- _Consignes_
a: Recopiez mot pour mot le passage du texte sur la publicité de dentifrice qui va de « Eva Radke est » jusqu'à « le développement durable. » inclus.
b: Résumez en deux phrases le texte sur la publicité de dentifrice.
c: Poursuivez le texte sur la publicité de dentifrice à la suite de sa dernière phrase.

- _Document source_
Épisode podcast « L’art se met-il au vert ? » par France Culture
L’art se met au vert… Et les artistes ? Peuvent-ils par la création contribuer à la prise de conscience de…
Constat de départ / Un goût de menthe amère
C’est l’histoire d’une pub pour du dentifrice qui doit se faire en plein mois d’hiver 2007 à New York. Le client veut de la menthe bien fraîche pour vanter son produit.
Eva Radke est la chef déco et c’est à elle que revient la magie de trouver hors saison le plant de menthe qui fera bien devant la caméra. Bien entendu la menthe va devoir être envoyée d’un endroit où il fait encore beau. Un avion, des camions réfrigérés seront nécessaires pour acheminer le précieux accessoire sur le lieu du tournage. Le jour J : le client impose finalement la menthe en plastique car à lecran ‘elle fait plus vraie’. Le cœur d’Eva se brise un peu en deux : d’un côté son bon sens bafoué d’une professionnelle consciencieuse, de l’autre la conviction de devoir changer la donne pour faire évoluer le secteur durablement.
C’est la petite goutte amère nécessaire qui propulse Eva vers sa mission pour réconcilier l’audiovisuel et le développement durable.

- _Données enregistrées_
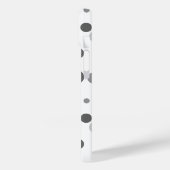 Coques Case-Mate iPhone Monogramme moderne Polka Point gris rose (Verso / Gauche)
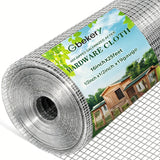 Gbekery Hardware Cloth 1/2 inch 16in x 25ft 19 Gauge, Hot-dip Galvanized After Welding Chicken Wire Mesh Roll Garden Plant Welded Metal Wire Fencing Roll, Rabbit Cages Snake Fence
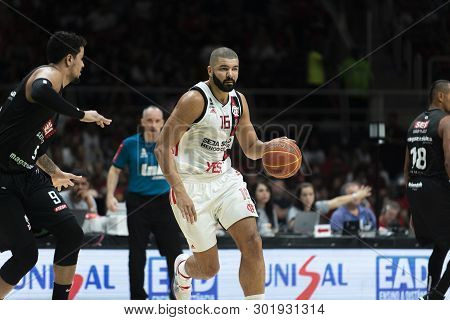 Rio, Brazil - May 19, 2019: Olivinha Players During Flamengo Vs. Franca For The First Play-off Of Th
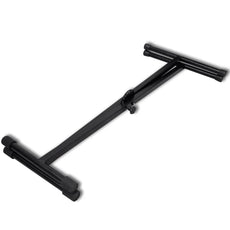 vidaXL Adjustable Single Braced Keyboard Stand X-Frame-3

- _Résultats attendus_
a:
Eva Radke est la chef déco et c’est à elle que revient la magie de trouver hors saison le plant de menthe qui fera bien devant la caméra. Bien entendu la menthe va devoir être envoyée d’un endroit où il fait encore beau. Un avion, des camions réfrigérés seront nécessaires pour acheminer le précieux accessoire sur le lieu du tournage. Le jour J : le client impose finalement la menthe en plastique car à lecran ‘elle fait plus vraie’. Le cœur d’Eva se brise un peu en deux : d’un côté son bon sens bafoué d’une professionnelle consciencieuse, de l’autre la conviction de devoir changer la donne pour faire évoluer le secteur durablement.
C’est la petite goutte amère nécessaire qui propulse Eva vers sa mission pour réconcilier l’audiovisuel et le développement durable.

b: En hiver 2007 à New York, Eva Radke, chef déco d'une publicité pour du dentifrice, doit faire venir par avion et camions réfrigérés un plant de menthe fraîche, mais le jour du tournage le client impose finalement de la menthe en plastique. Cet épisode amer pousse Eva vers sa mission : réconcilier l'audiovisuel et le développement durable.

c:
Naturellement Eva commence par ce qu’elle connaît le mieux : le département déco. Tant d’objets et d’accessoires sont achetés, trouvés, utilisés pour fournir les décors des tournages que ce soit pour la télé ou le cinéma, la règle est la même : disponible sur le champ et d’une durée de vie allant de quelques jours à une seconde pour finir (presque) toujours à la poubelle.
Et pourtant les décorateurs entre eux se passent le mot: où trouver quoi au meilleur prix et dans les meilleurs conditions : financières, géographiques, matérielles. Souvent d’ailleurs sans qu’il n’y ait aucune obligation que ce soit du neuf.
C’est à partir de son propre réseau qu’Eva commence Art Cube. Le principe est simple : New-York regorge de bons plans et comme souvent les pros ont les bons tuyaux. La solution est simple : un groupe de professionnels en ligne qui s’entraident via un groupe Google. On poste sa recherche on attend qu’un autre pro y réponde et ainsi de suite.
Rapidement la plateforme en ligne prend de l’essor : elle passe de 500 adhérents à 1850 et se multiplie dans 8 villes à travers les États-Unis. Les professionnels se cooptent et permettent aux uns et aux autres de se connecter sans besoin d’une grande modération de la part d’Eva.
Naissance d’une solution / Une plateforme en ligne et un entrepôt à Brooklyn
Parallèlement, Eva tente par tous les moyens de valoriser les accessoires déco en temps mais réalise très vite qu’un espace physique de stockage est nécessaire. La solution devient : Film Biz Recycling tout d’abord un espace restreint puis un entrepôt grandissant depuis 5 ans.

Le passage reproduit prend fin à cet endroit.